Step 7: Add things up

The next step is to simply add up the daily revenue, downloads and whatever other data you have aggregated and apply your assumptions to get the results per month. You will want to consider if you are creating a 3 or 5-year model. 5 years may seem crazy in a practical sense but it may be necessary to satisfy certain investors. This does of course require that you have extracted sufficient historic game data that goes that far back or that you can confidently extrapolate.

Then create another tab (yes, yet another) to create a clean summary of the output. On this tab, make sure to have applied any currency conversion needed (e.g. if you are UK based you usually need to show your model in £GBP rather than $USD (most of the data comes in $USD). You then need to apply any sales taxes – which whilst this will vary per country, an assumption of 20% is usually a good start. Then you apply the platform fees to just the IAP proportion of your estimated revenues.

That gives you your revenue breakdown; to which you need to add your costs including staff,
expenses, etc. We tend not to include non-VAT taxes in our models because that gets into
complexity territory best left to your accountant.

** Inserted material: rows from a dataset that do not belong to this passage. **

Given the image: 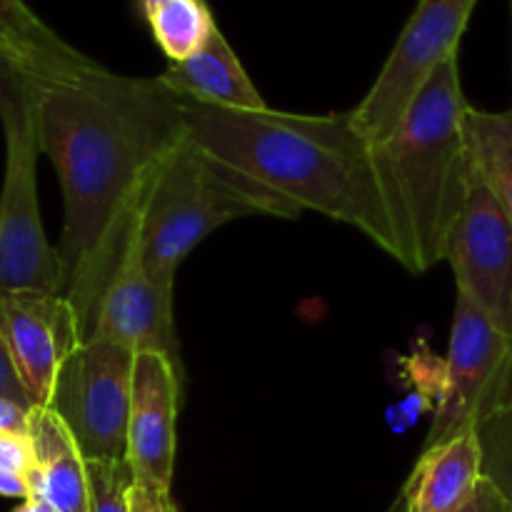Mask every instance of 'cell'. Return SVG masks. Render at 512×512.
Returning <instances> with one entry per match:
<instances>
[{
	"label": "cell",
	"instance_id": "cell-11",
	"mask_svg": "<svg viewBox=\"0 0 512 512\" xmlns=\"http://www.w3.org/2000/svg\"><path fill=\"white\" fill-rule=\"evenodd\" d=\"M175 283L153 280L128 245L118 273L110 280L95 320L93 338L108 340L130 353H160L180 365L173 315ZM90 338V340H93Z\"/></svg>",
	"mask_w": 512,
	"mask_h": 512
},
{
	"label": "cell",
	"instance_id": "cell-27",
	"mask_svg": "<svg viewBox=\"0 0 512 512\" xmlns=\"http://www.w3.org/2000/svg\"><path fill=\"white\" fill-rule=\"evenodd\" d=\"M0 498H30V485L28 480L20 478V475L8 473V470L0 468Z\"/></svg>",
	"mask_w": 512,
	"mask_h": 512
},
{
	"label": "cell",
	"instance_id": "cell-22",
	"mask_svg": "<svg viewBox=\"0 0 512 512\" xmlns=\"http://www.w3.org/2000/svg\"><path fill=\"white\" fill-rule=\"evenodd\" d=\"M0 398H8L20 405H28V408H35L28 390H25L23 380H20L18 370H15L13 358H10V350L3 338V330H0Z\"/></svg>",
	"mask_w": 512,
	"mask_h": 512
},
{
	"label": "cell",
	"instance_id": "cell-12",
	"mask_svg": "<svg viewBox=\"0 0 512 512\" xmlns=\"http://www.w3.org/2000/svg\"><path fill=\"white\" fill-rule=\"evenodd\" d=\"M180 365L168 355L138 353L128 420V463L138 483L170 490L175 470V420Z\"/></svg>",
	"mask_w": 512,
	"mask_h": 512
},
{
	"label": "cell",
	"instance_id": "cell-10",
	"mask_svg": "<svg viewBox=\"0 0 512 512\" xmlns=\"http://www.w3.org/2000/svg\"><path fill=\"white\" fill-rule=\"evenodd\" d=\"M0 330L35 408H48L65 360L83 343L65 295L0 290Z\"/></svg>",
	"mask_w": 512,
	"mask_h": 512
},
{
	"label": "cell",
	"instance_id": "cell-16",
	"mask_svg": "<svg viewBox=\"0 0 512 512\" xmlns=\"http://www.w3.org/2000/svg\"><path fill=\"white\" fill-rule=\"evenodd\" d=\"M468 133L475 168L495 190L512 223V108L503 113L470 108Z\"/></svg>",
	"mask_w": 512,
	"mask_h": 512
},
{
	"label": "cell",
	"instance_id": "cell-15",
	"mask_svg": "<svg viewBox=\"0 0 512 512\" xmlns=\"http://www.w3.org/2000/svg\"><path fill=\"white\" fill-rule=\"evenodd\" d=\"M160 80L180 98L235 110L268 108L263 95L258 93L240 58L220 30H215L205 48L190 55L188 60L168 63Z\"/></svg>",
	"mask_w": 512,
	"mask_h": 512
},
{
	"label": "cell",
	"instance_id": "cell-3",
	"mask_svg": "<svg viewBox=\"0 0 512 512\" xmlns=\"http://www.w3.org/2000/svg\"><path fill=\"white\" fill-rule=\"evenodd\" d=\"M468 115L455 53L430 75L403 123L370 145L398 243L395 260L415 275L445 260L450 235L478 180Z\"/></svg>",
	"mask_w": 512,
	"mask_h": 512
},
{
	"label": "cell",
	"instance_id": "cell-13",
	"mask_svg": "<svg viewBox=\"0 0 512 512\" xmlns=\"http://www.w3.org/2000/svg\"><path fill=\"white\" fill-rule=\"evenodd\" d=\"M483 480V445L478 428L423 448L403 488L408 512H463Z\"/></svg>",
	"mask_w": 512,
	"mask_h": 512
},
{
	"label": "cell",
	"instance_id": "cell-31",
	"mask_svg": "<svg viewBox=\"0 0 512 512\" xmlns=\"http://www.w3.org/2000/svg\"><path fill=\"white\" fill-rule=\"evenodd\" d=\"M510 13H512V0H510Z\"/></svg>",
	"mask_w": 512,
	"mask_h": 512
},
{
	"label": "cell",
	"instance_id": "cell-17",
	"mask_svg": "<svg viewBox=\"0 0 512 512\" xmlns=\"http://www.w3.org/2000/svg\"><path fill=\"white\" fill-rule=\"evenodd\" d=\"M155 43L170 63H183L205 48L218 30L205 0H170L148 18Z\"/></svg>",
	"mask_w": 512,
	"mask_h": 512
},
{
	"label": "cell",
	"instance_id": "cell-7",
	"mask_svg": "<svg viewBox=\"0 0 512 512\" xmlns=\"http://www.w3.org/2000/svg\"><path fill=\"white\" fill-rule=\"evenodd\" d=\"M512 405V338L460 298L450 328L438 410L425 448L445 443Z\"/></svg>",
	"mask_w": 512,
	"mask_h": 512
},
{
	"label": "cell",
	"instance_id": "cell-19",
	"mask_svg": "<svg viewBox=\"0 0 512 512\" xmlns=\"http://www.w3.org/2000/svg\"><path fill=\"white\" fill-rule=\"evenodd\" d=\"M133 485L128 458L88 460V512H130Z\"/></svg>",
	"mask_w": 512,
	"mask_h": 512
},
{
	"label": "cell",
	"instance_id": "cell-26",
	"mask_svg": "<svg viewBox=\"0 0 512 512\" xmlns=\"http://www.w3.org/2000/svg\"><path fill=\"white\" fill-rule=\"evenodd\" d=\"M0 53H5V55H10V58L20 60V63H25V65H28V68L38 70V73L63 75V73H53V70H50L48 65H45L43 60H40L38 55L33 53V50L25 48V45L20 43V40L15 38V35H10L8 30H5V28H0Z\"/></svg>",
	"mask_w": 512,
	"mask_h": 512
},
{
	"label": "cell",
	"instance_id": "cell-2",
	"mask_svg": "<svg viewBox=\"0 0 512 512\" xmlns=\"http://www.w3.org/2000/svg\"><path fill=\"white\" fill-rule=\"evenodd\" d=\"M193 143L273 188L300 210H315L360 230L388 255H398L380 193L370 143L345 115L235 110L180 98Z\"/></svg>",
	"mask_w": 512,
	"mask_h": 512
},
{
	"label": "cell",
	"instance_id": "cell-9",
	"mask_svg": "<svg viewBox=\"0 0 512 512\" xmlns=\"http://www.w3.org/2000/svg\"><path fill=\"white\" fill-rule=\"evenodd\" d=\"M445 260L460 298L512 338V223L480 173L450 235Z\"/></svg>",
	"mask_w": 512,
	"mask_h": 512
},
{
	"label": "cell",
	"instance_id": "cell-6",
	"mask_svg": "<svg viewBox=\"0 0 512 512\" xmlns=\"http://www.w3.org/2000/svg\"><path fill=\"white\" fill-rule=\"evenodd\" d=\"M475 5L478 0H420L373 88L350 110V120L370 145L403 123L430 75L458 53Z\"/></svg>",
	"mask_w": 512,
	"mask_h": 512
},
{
	"label": "cell",
	"instance_id": "cell-14",
	"mask_svg": "<svg viewBox=\"0 0 512 512\" xmlns=\"http://www.w3.org/2000/svg\"><path fill=\"white\" fill-rule=\"evenodd\" d=\"M35 468L28 475L30 498L48 500L58 512H88V460L68 425L50 408H35L30 418Z\"/></svg>",
	"mask_w": 512,
	"mask_h": 512
},
{
	"label": "cell",
	"instance_id": "cell-28",
	"mask_svg": "<svg viewBox=\"0 0 512 512\" xmlns=\"http://www.w3.org/2000/svg\"><path fill=\"white\" fill-rule=\"evenodd\" d=\"M13 512H58V510H55L48 500L28 498V500H23V503H20Z\"/></svg>",
	"mask_w": 512,
	"mask_h": 512
},
{
	"label": "cell",
	"instance_id": "cell-30",
	"mask_svg": "<svg viewBox=\"0 0 512 512\" xmlns=\"http://www.w3.org/2000/svg\"><path fill=\"white\" fill-rule=\"evenodd\" d=\"M388 512H408V510H405V500H403V495H398V498L393 500V505H390Z\"/></svg>",
	"mask_w": 512,
	"mask_h": 512
},
{
	"label": "cell",
	"instance_id": "cell-29",
	"mask_svg": "<svg viewBox=\"0 0 512 512\" xmlns=\"http://www.w3.org/2000/svg\"><path fill=\"white\" fill-rule=\"evenodd\" d=\"M165 3H170V0H140V5H143L145 18H150V15H153L158 8H163Z\"/></svg>",
	"mask_w": 512,
	"mask_h": 512
},
{
	"label": "cell",
	"instance_id": "cell-25",
	"mask_svg": "<svg viewBox=\"0 0 512 512\" xmlns=\"http://www.w3.org/2000/svg\"><path fill=\"white\" fill-rule=\"evenodd\" d=\"M33 410L35 408L20 405L15 400L0 398V433H23V430H30Z\"/></svg>",
	"mask_w": 512,
	"mask_h": 512
},
{
	"label": "cell",
	"instance_id": "cell-5",
	"mask_svg": "<svg viewBox=\"0 0 512 512\" xmlns=\"http://www.w3.org/2000/svg\"><path fill=\"white\" fill-rule=\"evenodd\" d=\"M38 70L0 53V123L5 175L0 188V290L63 295L58 248L48 243L38 205Z\"/></svg>",
	"mask_w": 512,
	"mask_h": 512
},
{
	"label": "cell",
	"instance_id": "cell-18",
	"mask_svg": "<svg viewBox=\"0 0 512 512\" xmlns=\"http://www.w3.org/2000/svg\"><path fill=\"white\" fill-rule=\"evenodd\" d=\"M0 28L20 40L25 48L33 50L53 73H78L95 68V60L78 53L73 45L53 33L25 0H0Z\"/></svg>",
	"mask_w": 512,
	"mask_h": 512
},
{
	"label": "cell",
	"instance_id": "cell-20",
	"mask_svg": "<svg viewBox=\"0 0 512 512\" xmlns=\"http://www.w3.org/2000/svg\"><path fill=\"white\" fill-rule=\"evenodd\" d=\"M478 433L483 445V475L493 480L512 508V405L490 415Z\"/></svg>",
	"mask_w": 512,
	"mask_h": 512
},
{
	"label": "cell",
	"instance_id": "cell-21",
	"mask_svg": "<svg viewBox=\"0 0 512 512\" xmlns=\"http://www.w3.org/2000/svg\"><path fill=\"white\" fill-rule=\"evenodd\" d=\"M0 468L28 480L35 468V445L30 430L0 433Z\"/></svg>",
	"mask_w": 512,
	"mask_h": 512
},
{
	"label": "cell",
	"instance_id": "cell-4",
	"mask_svg": "<svg viewBox=\"0 0 512 512\" xmlns=\"http://www.w3.org/2000/svg\"><path fill=\"white\" fill-rule=\"evenodd\" d=\"M303 210L185 135L145 195L130 245L145 273L175 283L180 263L220 225L253 215L298 218Z\"/></svg>",
	"mask_w": 512,
	"mask_h": 512
},
{
	"label": "cell",
	"instance_id": "cell-1",
	"mask_svg": "<svg viewBox=\"0 0 512 512\" xmlns=\"http://www.w3.org/2000/svg\"><path fill=\"white\" fill-rule=\"evenodd\" d=\"M35 88L40 150L63 190V295L85 343L158 168L188 130L178 95L160 75L128 78L95 65L78 73H38Z\"/></svg>",
	"mask_w": 512,
	"mask_h": 512
},
{
	"label": "cell",
	"instance_id": "cell-24",
	"mask_svg": "<svg viewBox=\"0 0 512 512\" xmlns=\"http://www.w3.org/2000/svg\"><path fill=\"white\" fill-rule=\"evenodd\" d=\"M463 512H512L510 503L505 500V495L495 488L493 480H488L483 475L478 490H475L473 500L468 503V508Z\"/></svg>",
	"mask_w": 512,
	"mask_h": 512
},
{
	"label": "cell",
	"instance_id": "cell-8",
	"mask_svg": "<svg viewBox=\"0 0 512 512\" xmlns=\"http://www.w3.org/2000/svg\"><path fill=\"white\" fill-rule=\"evenodd\" d=\"M133 365L135 353L93 338L60 368L48 408L68 425L85 460L128 458Z\"/></svg>",
	"mask_w": 512,
	"mask_h": 512
},
{
	"label": "cell",
	"instance_id": "cell-23",
	"mask_svg": "<svg viewBox=\"0 0 512 512\" xmlns=\"http://www.w3.org/2000/svg\"><path fill=\"white\" fill-rule=\"evenodd\" d=\"M130 512H178V508H175L170 490L135 480L133 493H130Z\"/></svg>",
	"mask_w": 512,
	"mask_h": 512
}]
</instances>
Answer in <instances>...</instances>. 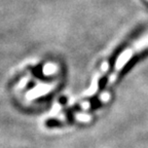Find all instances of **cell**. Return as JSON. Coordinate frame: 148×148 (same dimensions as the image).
I'll list each match as a JSON object with an SVG mask.
<instances>
[{
  "label": "cell",
  "instance_id": "1",
  "mask_svg": "<svg viewBox=\"0 0 148 148\" xmlns=\"http://www.w3.org/2000/svg\"><path fill=\"white\" fill-rule=\"evenodd\" d=\"M51 88V86H38L36 88H34V90H32L31 92H28L27 98L28 99H34V98L38 97V96L44 95L46 92H49Z\"/></svg>",
  "mask_w": 148,
  "mask_h": 148
},
{
  "label": "cell",
  "instance_id": "2",
  "mask_svg": "<svg viewBox=\"0 0 148 148\" xmlns=\"http://www.w3.org/2000/svg\"><path fill=\"white\" fill-rule=\"evenodd\" d=\"M55 71H56V67L53 64L45 65V67L43 68V72H44V74H46V75H49V74H51Z\"/></svg>",
  "mask_w": 148,
  "mask_h": 148
}]
</instances>
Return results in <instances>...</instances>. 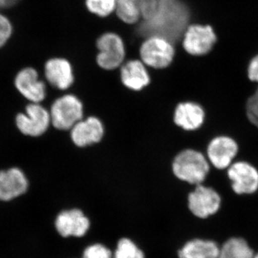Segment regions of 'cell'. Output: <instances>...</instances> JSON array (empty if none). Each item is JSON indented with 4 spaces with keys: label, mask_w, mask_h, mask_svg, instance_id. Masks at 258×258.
I'll return each instance as SVG.
<instances>
[{
    "label": "cell",
    "mask_w": 258,
    "mask_h": 258,
    "mask_svg": "<svg viewBox=\"0 0 258 258\" xmlns=\"http://www.w3.org/2000/svg\"><path fill=\"white\" fill-rule=\"evenodd\" d=\"M204 152L213 170L225 172L238 159L240 145L230 134H218L210 139Z\"/></svg>",
    "instance_id": "obj_5"
},
{
    "label": "cell",
    "mask_w": 258,
    "mask_h": 258,
    "mask_svg": "<svg viewBox=\"0 0 258 258\" xmlns=\"http://www.w3.org/2000/svg\"><path fill=\"white\" fill-rule=\"evenodd\" d=\"M208 120V111L202 103L184 101L176 106L174 121L178 127L187 132H195L205 127Z\"/></svg>",
    "instance_id": "obj_12"
},
{
    "label": "cell",
    "mask_w": 258,
    "mask_h": 258,
    "mask_svg": "<svg viewBox=\"0 0 258 258\" xmlns=\"http://www.w3.org/2000/svg\"><path fill=\"white\" fill-rule=\"evenodd\" d=\"M13 84L29 103H40L46 97V83L35 66L28 64L19 69L14 75Z\"/></svg>",
    "instance_id": "obj_7"
},
{
    "label": "cell",
    "mask_w": 258,
    "mask_h": 258,
    "mask_svg": "<svg viewBox=\"0 0 258 258\" xmlns=\"http://www.w3.org/2000/svg\"><path fill=\"white\" fill-rule=\"evenodd\" d=\"M20 0H0V10L8 11L20 3Z\"/></svg>",
    "instance_id": "obj_26"
},
{
    "label": "cell",
    "mask_w": 258,
    "mask_h": 258,
    "mask_svg": "<svg viewBox=\"0 0 258 258\" xmlns=\"http://www.w3.org/2000/svg\"><path fill=\"white\" fill-rule=\"evenodd\" d=\"M28 176L21 169L11 167L0 171V200L8 202L28 191Z\"/></svg>",
    "instance_id": "obj_13"
},
{
    "label": "cell",
    "mask_w": 258,
    "mask_h": 258,
    "mask_svg": "<svg viewBox=\"0 0 258 258\" xmlns=\"http://www.w3.org/2000/svg\"><path fill=\"white\" fill-rule=\"evenodd\" d=\"M120 78L125 87L136 91L147 87L151 82L147 66L138 58L125 61L120 68Z\"/></svg>",
    "instance_id": "obj_15"
},
{
    "label": "cell",
    "mask_w": 258,
    "mask_h": 258,
    "mask_svg": "<svg viewBox=\"0 0 258 258\" xmlns=\"http://www.w3.org/2000/svg\"><path fill=\"white\" fill-rule=\"evenodd\" d=\"M244 114L249 124L258 131V86L246 100Z\"/></svg>",
    "instance_id": "obj_23"
},
{
    "label": "cell",
    "mask_w": 258,
    "mask_h": 258,
    "mask_svg": "<svg viewBox=\"0 0 258 258\" xmlns=\"http://www.w3.org/2000/svg\"><path fill=\"white\" fill-rule=\"evenodd\" d=\"M90 221L79 209L64 210L57 215L55 220L56 230L64 237H81L89 230Z\"/></svg>",
    "instance_id": "obj_14"
},
{
    "label": "cell",
    "mask_w": 258,
    "mask_h": 258,
    "mask_svg": "<svg viewBox=\"0 0 258 258\" xmlns=\"http://www.w3.org/2000/svg\"><path fill=\"white\" fill-rule=\"evenodd\" d=\"M256 249L242 235H231L220 242L218 258H254Z\"/></svg>",
    "instance_id": "obj_18"
},
{
    "label": "cell",
    "mask_w": 258,
    "mask_h": 258,
    "mask_svg": "<svg viewBox=\"0 0 258 258\" xmlns=\"http://www.w3.org/2000/svg\"><path fill=\"white\" fill-rule=\"evenodd\" d=\"M247 79L258 86V54L251 59L247 68Z\"/></svg>",
    "instance_id": "obj_25"
},
{
    "label": "cell",
    "mask_w": 258,
    "mask_h": 258,
    "mask_svg": "<svg viewBox=\"0 0 258 258\" xmlns=\"http://www.w3.org/2000/svg\"><path fill=\"white\" fill-rule=\"evenodd\" d=\"M97 66L104 71L120 69L125 61L128 47L124 37L118 32L108 30L97 37L95 42Z\"/></svg>",
    "instance_id": "obj_3"
},
{
    "label": "cell",
    "mask_w": 258,
    "mask_h": 258,
    "mask_svg": "<svg viewBox=\"0 0 258 258\" xmlns=\"http://www.w3.org/2000/svg\"><path fill=\"white\" fill-rule=\"evenodd\" d=\"M117 0H84L90 15L99 19L111 18L114 15Z\"/></svg>",
    "instance_id": "obj_20"
},
{
    "label": "cell",
    "mask_w": 258,
    "mask_h": 258,
    "mask_svg": "<svg viewBox=\"0 0 258 258\" xmlns=\"http://www.w3.org/2000/svg\"><path fill=\"white\" fill-rule=\"evenodd\" d=\"M51 124L50 111L41 103H29L25 112L15 117L19 132L26 137H39L45 133Z\"/></svg>",
    "instance_id": "obj_9"
},
{
    "label": "cell",
    "mask_w": 258,
    "mask_h": 258,
    "mask_svg": "<svg viewBox=\"0 0 258 258\" xmlns=\"http://www.w3.org/2000/svg\"><path fill=\"white\" fill-rule=\"evenodd\" d=\"M83 258H113L111 251L101 244L88 246L83 252Z\"/></svg>",
    "instance_id": "obj_24"
},
{
    "label": "cell",
    "mask_w": 258,
    "mask_h": 258,
    "mask_svg": "<svg viewBox=\"0 0 258 258\" xmlns=\"http://www.w3.org/2000/svg\"><path fill=\"white\" fill-rule=\"evenodd\" d=\"M254 258H258V248L256 249L255 254H254Z\"/></svg>",
    "instance_id": "obj_27"
},
{
    "label": "cell",
    "mask_w": 258,
    "mask_h": 258,
    "mask_svg": "<svg viewBox=\"0 0 258 258\" xmlns=\"http://www.w3.org/2000/svg\"><path fill=\"white\" fill-rule=\"evenodd\" d=\"M51 124L58 130H69L82 120V103L74 95H64L57 98L51 106Z\"/></svg>",
    "instance_id": "obj_8"
},
{
    "label": "cell",
    "mask_w": 258,
    "mask_h": 258,
    "mask_svg": "<svg viewBox=\"0 0 258 258\" xmlns=\"http://www.w3.org/2000/svg\"><path fill=\"white\" fill-rule=\"evenodd\" d=\"M181 40V46L188 55L201 57L212 50L217 37L210 25L191 24L185 29Z\"/></svg>",
    "instance_id": "obj_10"
},
{
    "label": "cell",
    "mask_w": 258,
    "mask_h": 258,
    "mask_svg": "<svg viewBox=\"0 0 258 258\" xmlns=\"http://www.w3.org/2000/svg\"><path fill=\"white\" fill-rule=\"evenodd\" d=\"M225 173L235 196L252 197L258 193V167L253 163L236 159Z\"/></svg>",
    "instance_id": "obj_6"
},
{
    "label": "cell",
    "mask_w": 258,
    "mask_h": 258,
    "mask_svg": "<svg viewBox=\"0 0 258 258\" xmlns=\"http://www.w3.org/2000/svg\"><path fill=\"white\" fill-rule=\"evenodd\" d=\"M224 198L221 192L212 185L194 186L187 195V208L194 217L200 220H212L222 211Z\"/></svg>",
    "instance_id": "obj_4"
},
{
    "label": "cell",
    "mask_w": 258,
    "mask_h": 258,
    "mask_svg": "<svg viewBox=\"0 0 258 258\" xmlns=\"http://www.w3.org/2000/svg\"><path fill=\"white\" fill-rule=\"evenodd\" d=\"M176 53L175 42L159 34L147 35L139 44V59L150 69H167L174 62Z\"/></svg>",
    "instance_id": "obj_2"
},
{
    "label": "cell",
    "mask_w": 258,
    "mask_h": 258,
    "mask_svg": "<svg viewBox=\"0 0 258 258\" xmlns=\"http://www.w3.org/2000/svg\"><path fill=\"white\" fill-rule=\"evenodd\" d=\"M220 242L212 237H195L178 251L179 258H218Z\"/></svg>",
    "instance_id": "obj_17"
},
{
    "label": "cell",
    "mask_w": 258,
    "mask_h": 258,
    "mask_svg": "<svg viewBox=\"0 0 258 258\" xmlns=\"http://www.w3.org/2000/svg\"><path fill=\"white\" fill-rule=\"evenodd\" d=\"M114 16L126 26L137 27L142 20L140 0H117Z\"/></svg>",
    "instance_id": "obj_19"
},
{
    "label": "cell",
    "mask_w": 258,
    "mask_h": 258,
    "mask_svg": "<svg viewBox=\"0 0 258 258\" xmlns=\"http://www.w3.org/2000/svg\"><path fill=\"white\" fill-rule=\"evenodd\" d=\"M71 130V139L79 147L98 143L104 134L103 123L98 118L93 116L80 120Z\"/></svg>",
    "instance_id": "obj_16"
},
{
    "label": "cell",
    "mask_w": 258,
    "mask_h": 258,
    "mask_svg": "<svg viewBox=\"0 0 258 258\" xmlns=\"http://www.w3.org/2000/svg\"><path fill=\"white\" fill-rule=\"evenodd\" d=\"M113 258H145L143 251L133 241L122 238L118 241Z\"/></svg>",
    "instance_id": "obj_22"
},
{
    "label": "cell",
    "mask_w": 258,
    "mask_h": 258,
    "mask_svg": "<svg viewBox=\"0 0 258 258\" xmlns=\"http://www.w3.org/2000/svg\"><path fill=\"white\" fill-rule=\"evenodd\" d=\"M15 26L10 15L0 10V50L8 46L14 37Z\"/></svg>",
    "instance_id": "obj_21"
},
{
    "label": "cell",
    "mask_w": 258,
    "mask_h": 258,
    "mask_svg": "<svg viewBox=\"0 0 258 258\" xmlns=\"http://www.w3.org/2000/svg\"><path fill=\"white\" fill-rule=\"evenodd\" d=\"M172 170L180 181L195 186L206 183L212 167L203 151L187 148L174 158Z\"/></svg>",
    "instance_id": "obj_1"
},
{
    "label": "cell",
    "mask_w": 258,
    "mask_h": 258,
    "mask_svg": "<svg viewBox=\"0 0 258 258\" xmlns=\"http://www.w3.org/2000/svg\"><path fill=\"white\" fill-rule=\"evenodd\" d=\"M42 73L47 83L61 91L69 89L74 84V66L64 56L48 57L42 64Z\"/></svg>",
    "instance_id": "obj_11"
}]
</instances>
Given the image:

Finally, we create a box which shows the following attributes by year with a cumulative 3 or 5 year
total:
• Total Downloads;
• TotalRevenue;
• Revenue Minus VAT;
• Revenue Minus Platform
• Total Costs (sometimes UA Spend as well)

In Summary

Building a model to show what success could look like for your game is about finding ways to validate your assumptions with as much real, relevant data as possible. Most of the time you will need to rely on external data from real world games. However, your model isn’t just something for investors. It is a useful tool for you to use as a baseline for your success. Take this model and replace your assumptions with real data from your actual game as soon as you can and see how you game performs compared to what you though it should be able to achieve – and compared to its competitors. That’s how you know what real success looks like.